[Start Excerpt]

2 lbs Cold boiled (or roast) pork (or chicken)

2 tbsp. dried sage

1-2 tsp chopped parsley

4 hard-boiled eggs

¼ cup vinegar (white wine, cider or malt)

½ tsp salt

⅛ - ¼ tsp ground ginger

Pepper, galigale, cloves and / or cinnamon as required

Take pigs yskaldid and quarter hem and seep hem in water and salt, taken hem and lat hem kele. Take good spices, that is, gyinger, cloves, cinnamon, and galingale, and grind well in the same mortar with the spices; then take eggs and hardboil them; remove the yolk and grind with the sage; blend with wyne vinegar; take the egg white and chop finely and add to the mixture. Lay the pyggees in a vessell, and the sewe onoward and serve it forth

Separate yolks and whites of boiled eggs. Blend the yolks, sage, parsley, vinegar and seasonings. Separately chop the white as finely as possible; stir into the yolk mixture, and if it seems too thick, and a little more vinegar. Arrange the meat on a suitable serving dish and pour the sauce around it.

The French versions of this cold dish usually specify chicken rather than the English pork. Most such recipes do not call for as many spices; all but the ginger can be safely omitted.

[End Excerpt]
[Start Entries provided]

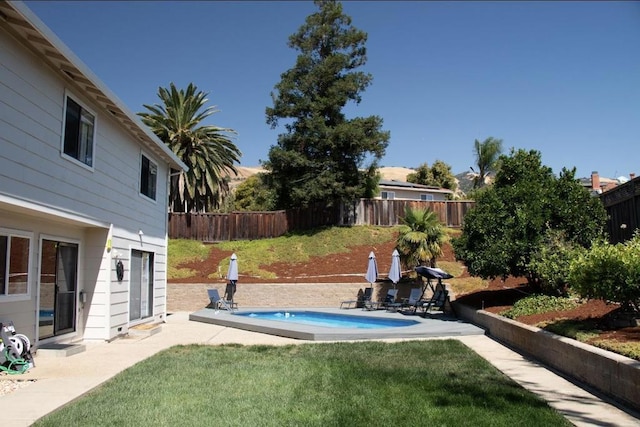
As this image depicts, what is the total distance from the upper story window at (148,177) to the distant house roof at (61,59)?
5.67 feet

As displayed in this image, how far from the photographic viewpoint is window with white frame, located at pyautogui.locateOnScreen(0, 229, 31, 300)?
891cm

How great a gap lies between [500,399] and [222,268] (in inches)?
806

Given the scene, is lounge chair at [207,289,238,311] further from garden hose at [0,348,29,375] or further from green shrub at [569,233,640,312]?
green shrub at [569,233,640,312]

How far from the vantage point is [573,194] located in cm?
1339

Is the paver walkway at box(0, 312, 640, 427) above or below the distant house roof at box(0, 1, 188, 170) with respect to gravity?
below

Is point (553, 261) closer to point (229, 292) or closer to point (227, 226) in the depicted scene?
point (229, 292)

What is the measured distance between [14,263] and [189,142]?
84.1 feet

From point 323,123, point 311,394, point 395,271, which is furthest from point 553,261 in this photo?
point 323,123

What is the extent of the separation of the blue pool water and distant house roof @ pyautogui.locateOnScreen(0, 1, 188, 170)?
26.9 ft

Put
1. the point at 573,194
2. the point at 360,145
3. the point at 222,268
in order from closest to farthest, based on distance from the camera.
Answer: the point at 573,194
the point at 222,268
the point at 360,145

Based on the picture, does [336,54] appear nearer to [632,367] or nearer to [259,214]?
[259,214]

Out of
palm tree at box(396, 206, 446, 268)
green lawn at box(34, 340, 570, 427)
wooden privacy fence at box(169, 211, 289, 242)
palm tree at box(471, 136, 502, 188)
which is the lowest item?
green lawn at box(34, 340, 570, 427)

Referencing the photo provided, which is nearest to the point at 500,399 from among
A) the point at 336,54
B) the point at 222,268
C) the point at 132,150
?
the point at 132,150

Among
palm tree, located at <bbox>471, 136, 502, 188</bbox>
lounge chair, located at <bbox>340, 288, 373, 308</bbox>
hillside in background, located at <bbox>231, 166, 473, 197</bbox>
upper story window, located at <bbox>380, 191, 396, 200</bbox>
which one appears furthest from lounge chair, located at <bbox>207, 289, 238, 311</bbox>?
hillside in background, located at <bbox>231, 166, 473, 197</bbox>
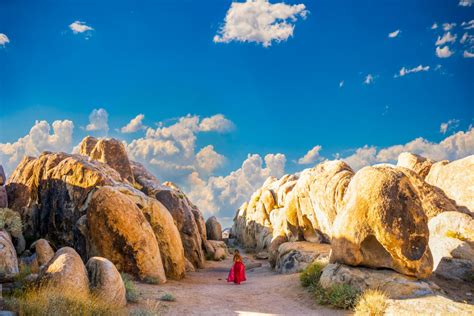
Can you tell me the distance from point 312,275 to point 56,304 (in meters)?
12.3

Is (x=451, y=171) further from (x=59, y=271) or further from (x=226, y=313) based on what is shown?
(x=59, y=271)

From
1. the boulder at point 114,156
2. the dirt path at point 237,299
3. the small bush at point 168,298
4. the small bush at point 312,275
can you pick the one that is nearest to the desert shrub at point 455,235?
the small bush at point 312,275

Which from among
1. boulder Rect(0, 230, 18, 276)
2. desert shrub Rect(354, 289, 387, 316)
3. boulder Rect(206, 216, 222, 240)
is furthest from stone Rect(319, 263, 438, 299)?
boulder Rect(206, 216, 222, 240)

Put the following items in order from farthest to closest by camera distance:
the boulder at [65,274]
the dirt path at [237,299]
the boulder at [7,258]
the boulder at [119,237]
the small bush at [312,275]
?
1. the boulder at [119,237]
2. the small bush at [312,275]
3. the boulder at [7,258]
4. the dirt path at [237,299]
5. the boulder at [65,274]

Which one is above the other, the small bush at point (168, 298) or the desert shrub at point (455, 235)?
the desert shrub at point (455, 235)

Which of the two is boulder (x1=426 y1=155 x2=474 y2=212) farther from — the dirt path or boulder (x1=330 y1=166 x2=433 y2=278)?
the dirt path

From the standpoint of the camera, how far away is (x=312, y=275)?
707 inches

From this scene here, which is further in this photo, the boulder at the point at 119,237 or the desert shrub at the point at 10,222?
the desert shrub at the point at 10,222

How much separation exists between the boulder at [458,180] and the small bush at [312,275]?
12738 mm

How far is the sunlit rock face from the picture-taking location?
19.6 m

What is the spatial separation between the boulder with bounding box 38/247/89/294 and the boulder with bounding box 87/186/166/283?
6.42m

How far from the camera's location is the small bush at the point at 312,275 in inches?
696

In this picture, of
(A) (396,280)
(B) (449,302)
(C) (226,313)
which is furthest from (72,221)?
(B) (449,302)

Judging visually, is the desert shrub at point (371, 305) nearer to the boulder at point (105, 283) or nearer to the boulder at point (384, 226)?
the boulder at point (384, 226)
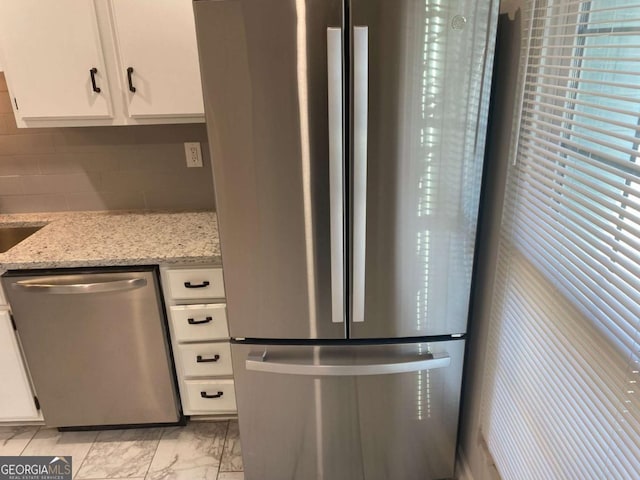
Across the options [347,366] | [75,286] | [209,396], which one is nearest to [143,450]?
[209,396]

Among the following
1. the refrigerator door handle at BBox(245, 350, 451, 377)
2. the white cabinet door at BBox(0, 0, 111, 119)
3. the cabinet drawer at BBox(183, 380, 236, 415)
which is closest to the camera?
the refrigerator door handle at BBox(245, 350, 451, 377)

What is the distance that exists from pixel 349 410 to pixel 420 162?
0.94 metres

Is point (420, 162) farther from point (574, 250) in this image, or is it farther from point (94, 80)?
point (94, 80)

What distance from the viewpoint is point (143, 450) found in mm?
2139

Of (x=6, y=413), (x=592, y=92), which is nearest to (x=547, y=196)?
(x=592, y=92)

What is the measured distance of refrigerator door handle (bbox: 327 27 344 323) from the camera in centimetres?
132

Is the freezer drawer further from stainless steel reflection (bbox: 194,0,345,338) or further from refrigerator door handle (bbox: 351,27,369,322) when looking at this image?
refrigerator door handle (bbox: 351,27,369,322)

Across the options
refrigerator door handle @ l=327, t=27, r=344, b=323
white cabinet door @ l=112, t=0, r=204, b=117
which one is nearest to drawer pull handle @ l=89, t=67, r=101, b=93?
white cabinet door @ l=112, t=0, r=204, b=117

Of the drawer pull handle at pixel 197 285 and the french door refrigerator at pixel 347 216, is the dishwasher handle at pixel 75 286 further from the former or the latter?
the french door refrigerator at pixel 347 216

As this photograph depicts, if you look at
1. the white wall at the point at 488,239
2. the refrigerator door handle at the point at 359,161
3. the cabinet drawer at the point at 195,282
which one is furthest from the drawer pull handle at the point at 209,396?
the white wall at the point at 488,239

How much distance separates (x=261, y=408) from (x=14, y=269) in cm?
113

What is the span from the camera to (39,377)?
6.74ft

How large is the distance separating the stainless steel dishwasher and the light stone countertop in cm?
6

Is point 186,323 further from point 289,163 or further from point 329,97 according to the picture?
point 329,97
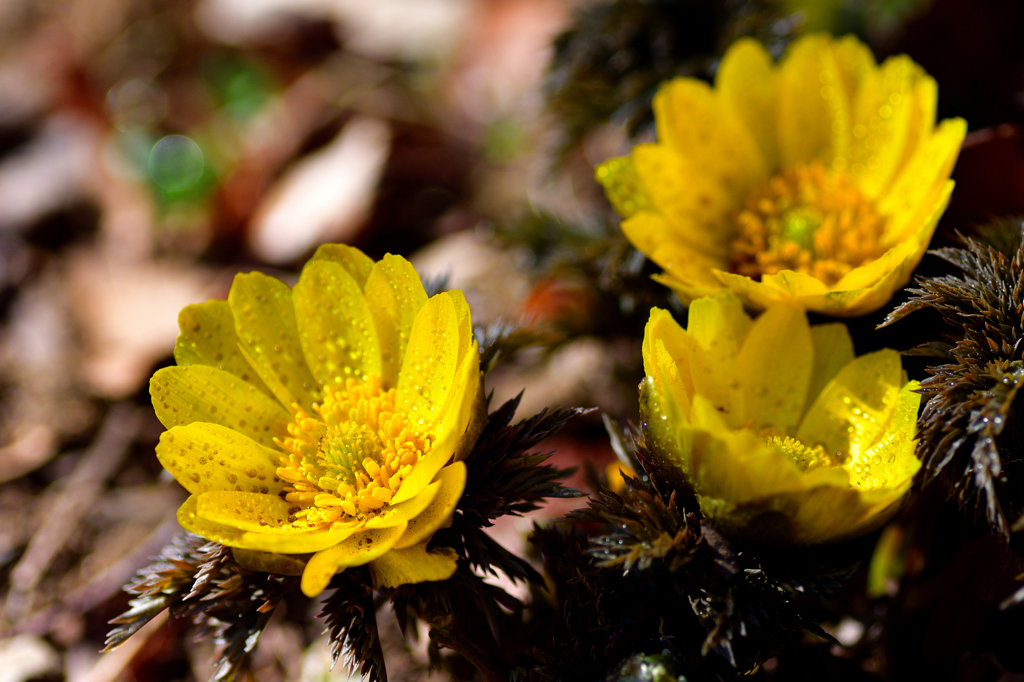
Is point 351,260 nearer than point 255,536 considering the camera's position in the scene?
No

[End Entries provided]
[Start Entries provided]

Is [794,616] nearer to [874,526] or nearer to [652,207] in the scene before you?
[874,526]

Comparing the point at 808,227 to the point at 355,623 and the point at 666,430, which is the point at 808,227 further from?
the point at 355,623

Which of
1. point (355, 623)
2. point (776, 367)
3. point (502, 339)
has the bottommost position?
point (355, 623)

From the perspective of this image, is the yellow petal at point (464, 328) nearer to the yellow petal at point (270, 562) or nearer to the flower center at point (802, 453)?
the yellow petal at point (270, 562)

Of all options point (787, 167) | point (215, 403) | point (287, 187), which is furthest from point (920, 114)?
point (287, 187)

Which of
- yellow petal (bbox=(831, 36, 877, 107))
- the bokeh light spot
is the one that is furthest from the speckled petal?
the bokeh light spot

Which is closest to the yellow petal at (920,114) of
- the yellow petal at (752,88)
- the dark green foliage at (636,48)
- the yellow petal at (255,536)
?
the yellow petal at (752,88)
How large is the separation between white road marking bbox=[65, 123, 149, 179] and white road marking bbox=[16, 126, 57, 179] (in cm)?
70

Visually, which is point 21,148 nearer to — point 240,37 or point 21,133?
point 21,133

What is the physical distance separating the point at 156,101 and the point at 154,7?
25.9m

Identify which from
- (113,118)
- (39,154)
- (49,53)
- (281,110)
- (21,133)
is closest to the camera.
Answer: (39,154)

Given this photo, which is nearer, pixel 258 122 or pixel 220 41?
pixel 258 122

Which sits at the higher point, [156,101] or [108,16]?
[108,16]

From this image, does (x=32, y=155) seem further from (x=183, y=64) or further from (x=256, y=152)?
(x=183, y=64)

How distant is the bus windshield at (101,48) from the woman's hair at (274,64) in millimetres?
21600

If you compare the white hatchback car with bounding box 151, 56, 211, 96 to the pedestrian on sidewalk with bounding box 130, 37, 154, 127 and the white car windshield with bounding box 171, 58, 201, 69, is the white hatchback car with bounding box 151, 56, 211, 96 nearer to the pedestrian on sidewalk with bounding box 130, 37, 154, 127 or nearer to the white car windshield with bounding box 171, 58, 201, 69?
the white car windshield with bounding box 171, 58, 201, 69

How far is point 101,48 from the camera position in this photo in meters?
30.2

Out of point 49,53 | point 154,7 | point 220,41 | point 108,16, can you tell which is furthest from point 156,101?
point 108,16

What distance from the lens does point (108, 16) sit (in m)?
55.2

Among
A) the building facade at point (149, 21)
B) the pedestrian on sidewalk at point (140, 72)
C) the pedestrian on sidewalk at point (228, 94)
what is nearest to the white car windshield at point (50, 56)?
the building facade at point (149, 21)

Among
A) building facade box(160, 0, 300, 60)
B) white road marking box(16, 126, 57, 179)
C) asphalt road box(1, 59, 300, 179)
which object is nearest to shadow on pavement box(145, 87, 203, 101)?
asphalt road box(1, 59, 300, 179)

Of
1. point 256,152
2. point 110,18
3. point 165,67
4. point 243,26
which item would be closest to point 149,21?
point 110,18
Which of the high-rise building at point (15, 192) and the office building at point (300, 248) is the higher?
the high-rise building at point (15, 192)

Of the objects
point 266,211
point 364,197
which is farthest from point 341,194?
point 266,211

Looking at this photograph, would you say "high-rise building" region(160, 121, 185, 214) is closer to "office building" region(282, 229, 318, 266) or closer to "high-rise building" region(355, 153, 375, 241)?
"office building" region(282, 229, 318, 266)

[End Entries provided]

Requirement:
Answer these about the recipe:
1. How many hard-boiled eggs does the ingredient list call for?
2. What should you add if the sauce seems too thick?
3. Which meat do the French versions of this cold dish usually specify?
You won't need the records for this.

Solution for this task:
1. Four.
2. A little more vinegar.
3. Chicken.